Чтобы не терять времени, Алексей тоже направился на корму по куршее — узкому мостику, идущему вдоль всего корабля, покрытого сплошной палубой лишь на носу и корме. Взгляд его невольно задержался на гребцах, орудующих веслами под ритм кормового барабана и флейты — задающие темп гребли музыканты были полноправными членами экипажа дромона, как, впрочем, и любого другого гребного судна. Надо сказать, что на дромоне — монере с одним рядом гребцов — людей берегли, и зря махать веслами не заставляли. Если был ветер — использовали только его. Объяснялось это отчасти тем, что гребцы часто не были каторжниками, а являлись свободными вольнонаемными людьми, получавшими за свой нелегкий труд деньги, пусть не очень большие, но вполне достаточные для того, чтобы содержать оставшиеся на берегу семьи. Другой причиной сего гуманизма являлся самый циничный расчет — дромон строился по принципу: один человек — одно весло, и, если кто-то из гребцов выходил из строя, это сразу же сказывалось на скорости хода и маневренности судна. Вооруженные длинными плетками подкомиты — помощники начальника гребцов — конечно ж, имелись, и, при нужде, плети в ход пускать не стеснялись — что и было оговорена в договоре при приеме в гребцы. Да, и приковывались вольнонаемные точно так же, как и каторжники — что б не сбежали во время боя. Впрочем, на стоянках их обычно расковывали.

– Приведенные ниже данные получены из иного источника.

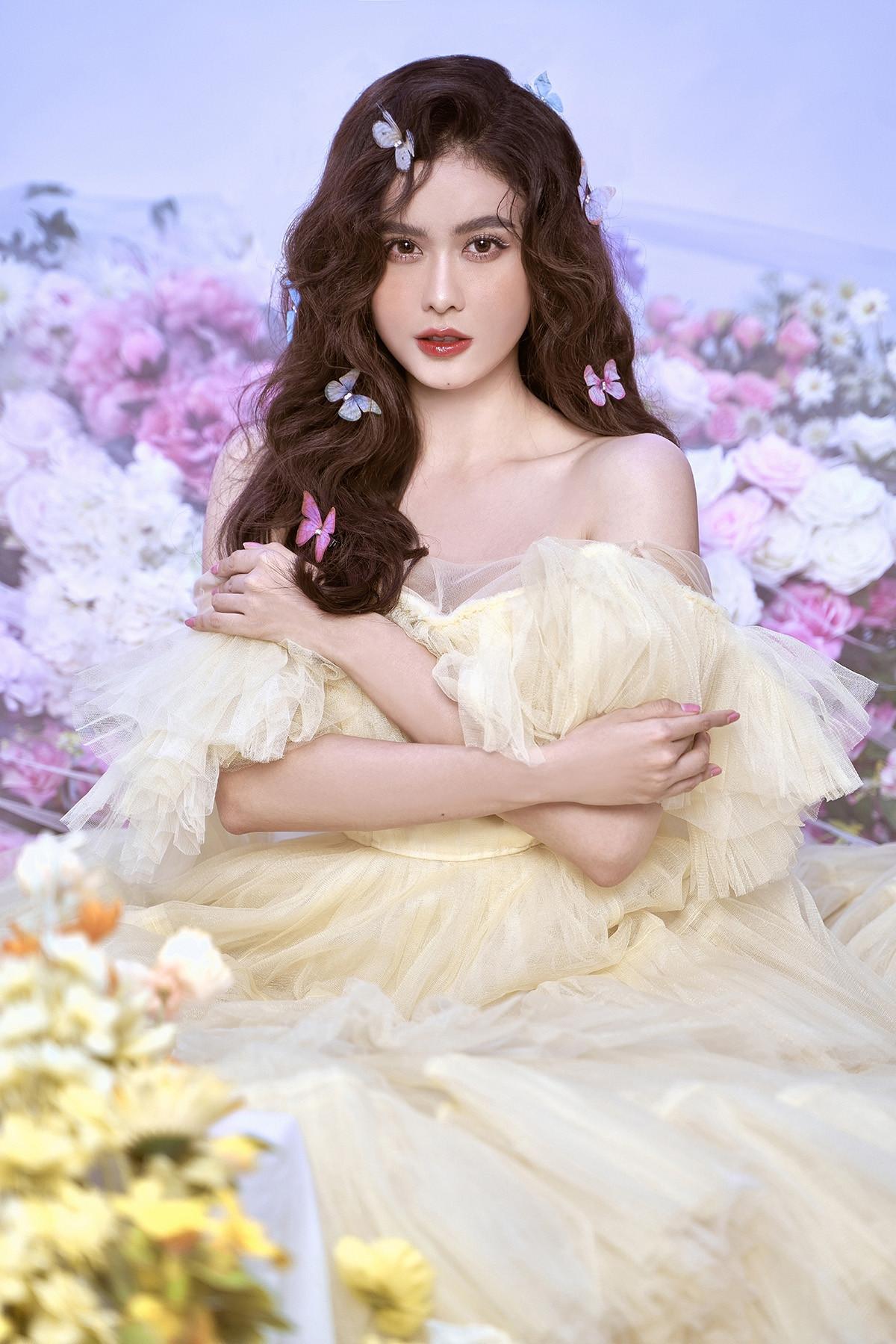 Trương Quỳnh Anh đẹp mong manh trong bộ ảnh mới-6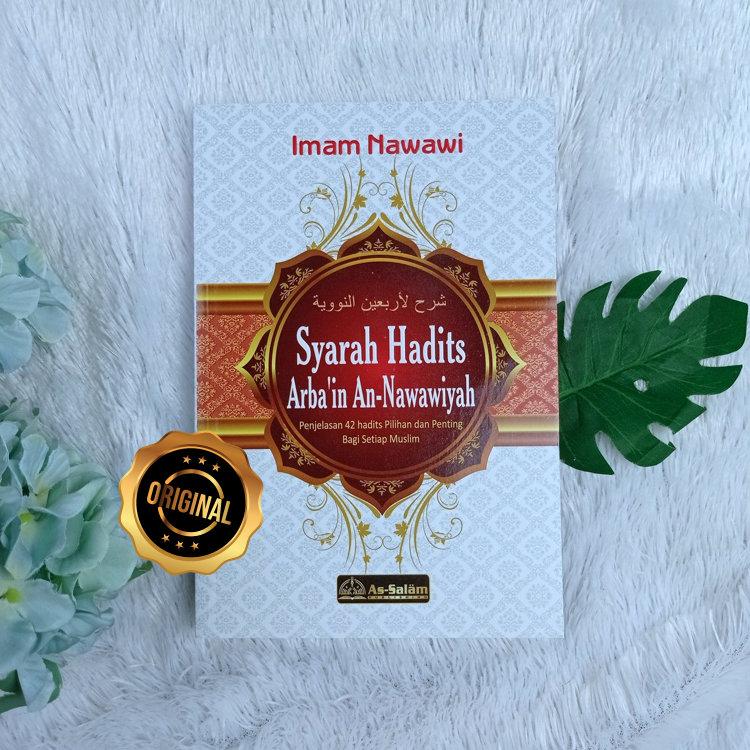 Buku Syarah Hadits Arba'in An-Nawawiyah SC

— А! Так это вы меня спрашивали?
Высокий мускулистый мужчина с длинным лошадиным лицом, только что помочившись с кормового мостика в воду, обернулся, подтягивая штаны, и криво ухмыльнулся, глядя на подходившего Лешку с не очень-то и сильно скрытым презрением. Понятно… То — военно-морское ведомство, а это — сыскное…
Алексей вежливо улыбнулся и поздоровался:
— Вы — сотник Орест? Где бы нам поговорить, что не слишком дуло?
— Боитесь простудиться? — серые, глубоко сидящие глаза сотника насмешливо прищурились.
— Нет. Просто, чтобы шум ветра и волн не мешал разговору.
— Ветер и волны никогда не мешают моряку! Хотя, вы ж не моряк… Ну, идемте… Вон, под помост, — Орест кивнул на навесы.
Орест… Лешка усмехнулся. А этому сотнику вполне подходило его имя. Орест — «Гордец». Что ж, придется работать, с тем, кто есть.
Если б Лешка оставался все тем же неискушенным пареньком, подростком из российской провинции, то, конечно, он не смог бы найти с этим много возомнившим о себе воином никаких точек соприкосновения. Да, наверное, и не попытался бы. Но вот теперь… теперь у него все-таки имелся изрядный опыт не слишком маленького должностного лица. Да еще — служащего в весьма специфическом ведомстве-секрете.
Это окрвенное презрение нужно было как можно скорее погасить. А, для начала, становить хоть какой-то контакт, выходящий за рамки официального.
— Уж извините, я человек невоенный, — усаживаясь на скамью, снова улыбнулся Лешка.
— Оно и видно!
— Поэтому всю военную часть операции предоставлю вам.
— Ага! — сотник гневно сверкнул глазами. — Что б, в случае чего, мне и отвечать.
— Помилуйте, господин сотник! — развел руками Алексей. — Я несу личную ответственность за всю операцию.
Орест снова хохотнул. Веселый. И тут же спросил, каким именно наказанием могут подвергаться чиновники, служащие в «сыскарских ведомствах».
— У нас во флоте, к примеру, проштрафившихся принято сажать в карцер… Или ссылать на совеем уж убогие суда, а то и — не дай, Боже — на сушу. Торчать в какой-нибудь Богом забытой крепости, это, скажу я вам — не сладко! Очень несладко!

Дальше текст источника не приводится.